1. A radio frequency power amplifier for use in at least 2 frequency bands, comprising a power amplifier having a passive adjustable input matching network, a passive variable output power matching network and means for adjusting the input and output networks so that the power amplifier functions as a narrowband amplifier in a predetermined one of the at least 2 frequency bands.

2. A power amplifier as claimed in claim 1, characterised in that the output power matching network comprises a variable real part matching network and a variable imaginary part matching network.

3. A power amplifier as claimed in claim 2, characterised in that the imaginary part matching network comprises a variable shunt capacitance.

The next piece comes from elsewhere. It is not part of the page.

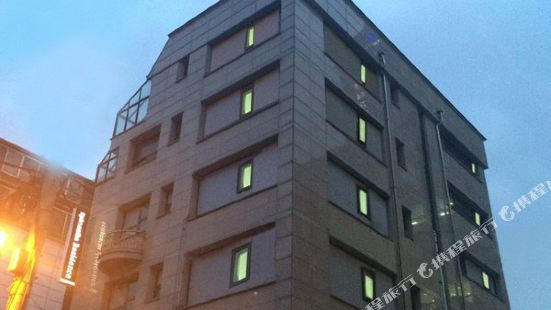 首爾E公寓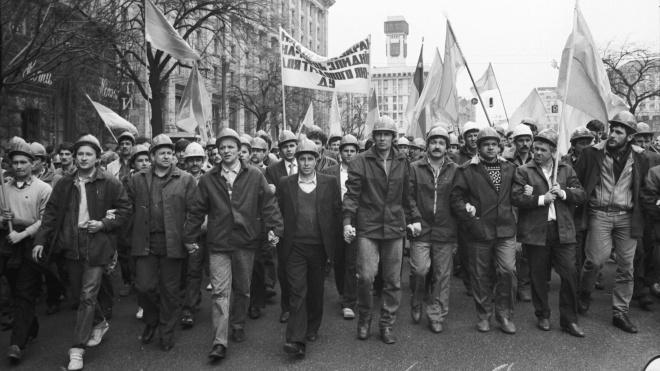 28 лет назад на Донбассе началась массовая забастовка шахтеров. Она ускорила распад СССР, лидеры протеста стали политиками Украины. Вспоминаем историю шахтерского движения 90-х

4. A power amplifier as claimed in claim 3, characterised in that the variable shunt capacitance comprises a high-Q capacitance.

5. A power amplifier as claimed in claim 2, characterised in that the real part matching network comprises a variable resistance.

6. A power amplifier as claimed in claim 2, characterised in that the adjustable input matching network comprises a variable resonator type matching network.

7. A power amplifier as claimed in claim 6, characterised by means for supplying tuning voltages for varying at least one characteristic of the variable real part matching network, of the variable imaginary part matching network and of the variable resonator type matching network.

8. A power amplifier as claimed in claim 7, characterised in that the means for supplying tuning voltages comprises a look-up table storing tuning voltages applicable to each of the at least 2 frequency bands.

9. A module comprising a power amplifier as claimed in anyone of claims 1 to 8.

10. A transmitter including a radio frequency power amplifier for use in at least 2 frequency bands, the power amplifier having a passive adjustable input matching network, a passive variable output power matching network and means for adjusting the input and output networks so that the power amplifier functions as a narrowband amplifier in a predetermined one of the at least 2 frequency bands.